» **Task objective**: Copy out the lines word for word, starting at the one containing "How far is the" and ending at the one containing "Answer: point (547, 503), point".

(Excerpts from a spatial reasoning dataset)

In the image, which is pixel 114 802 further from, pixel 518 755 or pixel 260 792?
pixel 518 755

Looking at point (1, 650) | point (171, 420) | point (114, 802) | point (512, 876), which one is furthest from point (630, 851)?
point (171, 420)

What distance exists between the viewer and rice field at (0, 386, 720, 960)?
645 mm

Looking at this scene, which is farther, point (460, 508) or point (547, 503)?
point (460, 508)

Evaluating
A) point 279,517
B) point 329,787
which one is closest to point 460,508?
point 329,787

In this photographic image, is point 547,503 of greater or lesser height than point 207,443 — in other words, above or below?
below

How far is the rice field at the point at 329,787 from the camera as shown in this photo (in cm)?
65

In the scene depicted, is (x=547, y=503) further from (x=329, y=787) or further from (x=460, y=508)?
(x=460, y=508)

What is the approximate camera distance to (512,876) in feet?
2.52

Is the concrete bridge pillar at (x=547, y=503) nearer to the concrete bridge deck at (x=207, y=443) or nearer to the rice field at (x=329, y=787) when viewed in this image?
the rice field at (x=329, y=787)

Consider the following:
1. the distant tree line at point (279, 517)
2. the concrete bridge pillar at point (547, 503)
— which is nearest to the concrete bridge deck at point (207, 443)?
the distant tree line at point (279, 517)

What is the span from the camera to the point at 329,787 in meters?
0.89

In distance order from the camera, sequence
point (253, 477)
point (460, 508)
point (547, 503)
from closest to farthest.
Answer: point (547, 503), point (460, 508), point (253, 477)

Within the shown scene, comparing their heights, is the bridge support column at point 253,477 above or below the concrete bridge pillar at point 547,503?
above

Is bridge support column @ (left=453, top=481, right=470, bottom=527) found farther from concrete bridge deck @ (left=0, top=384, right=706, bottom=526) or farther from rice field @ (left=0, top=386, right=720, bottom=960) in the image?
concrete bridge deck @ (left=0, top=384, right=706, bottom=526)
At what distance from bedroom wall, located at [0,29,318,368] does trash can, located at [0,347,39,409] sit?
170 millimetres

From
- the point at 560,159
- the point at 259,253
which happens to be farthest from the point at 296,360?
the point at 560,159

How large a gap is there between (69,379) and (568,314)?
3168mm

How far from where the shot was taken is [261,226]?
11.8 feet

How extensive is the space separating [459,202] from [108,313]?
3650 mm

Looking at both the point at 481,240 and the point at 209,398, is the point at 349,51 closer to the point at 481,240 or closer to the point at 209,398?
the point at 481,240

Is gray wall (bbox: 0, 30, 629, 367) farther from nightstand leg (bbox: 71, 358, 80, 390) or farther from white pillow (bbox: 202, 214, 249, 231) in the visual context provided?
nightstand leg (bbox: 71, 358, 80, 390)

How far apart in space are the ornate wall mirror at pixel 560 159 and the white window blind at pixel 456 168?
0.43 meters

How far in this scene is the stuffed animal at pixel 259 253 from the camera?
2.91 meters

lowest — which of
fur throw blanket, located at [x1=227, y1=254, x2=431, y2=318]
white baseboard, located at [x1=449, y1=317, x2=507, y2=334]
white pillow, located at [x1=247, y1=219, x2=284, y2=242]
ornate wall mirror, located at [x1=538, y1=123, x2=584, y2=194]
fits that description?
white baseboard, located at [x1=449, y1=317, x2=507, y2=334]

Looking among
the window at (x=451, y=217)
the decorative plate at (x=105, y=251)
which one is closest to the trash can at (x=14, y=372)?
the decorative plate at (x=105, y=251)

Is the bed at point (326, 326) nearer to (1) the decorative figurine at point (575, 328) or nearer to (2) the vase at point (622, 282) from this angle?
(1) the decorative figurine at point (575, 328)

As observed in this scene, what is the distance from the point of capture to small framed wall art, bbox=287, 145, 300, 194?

» **The solution**:
How far is the rice field at the point at 329,787 from the camera as shown in this photo (in cm)?
65

In the scene depicted, is (x=547, y=503) further from (x=329, y=787) or further from (x=460, y=508)?
(x=460, y=508)

What is the approximate camera distance to (512,876) in feet?
2.52

Is the concrete bridge pillar at (x=547, y=503) nearer to the concrete bridge deck at (x=207, y=443) or nearer to the rice field at (x=329, y=787) when viewed in this image?
the rice field at (x=329, y=787)

Consider the following:
1. the distant tree line at point (279, 517)
2. the concrete bridge pillar at point (547, 503)
— which is nearest to the concrete bridge deck at point (207, 443)?
the distant tree line at point (279, 517)

What is the span from the camera to the point at 329,787 in meters?
0.89

In distance order from the camera, sequence
point (253, 477)
point (460, 508)
point (547, 503)
from closest to farthest.
Answer: point (547, 503), point (460, 508), point (253, 477)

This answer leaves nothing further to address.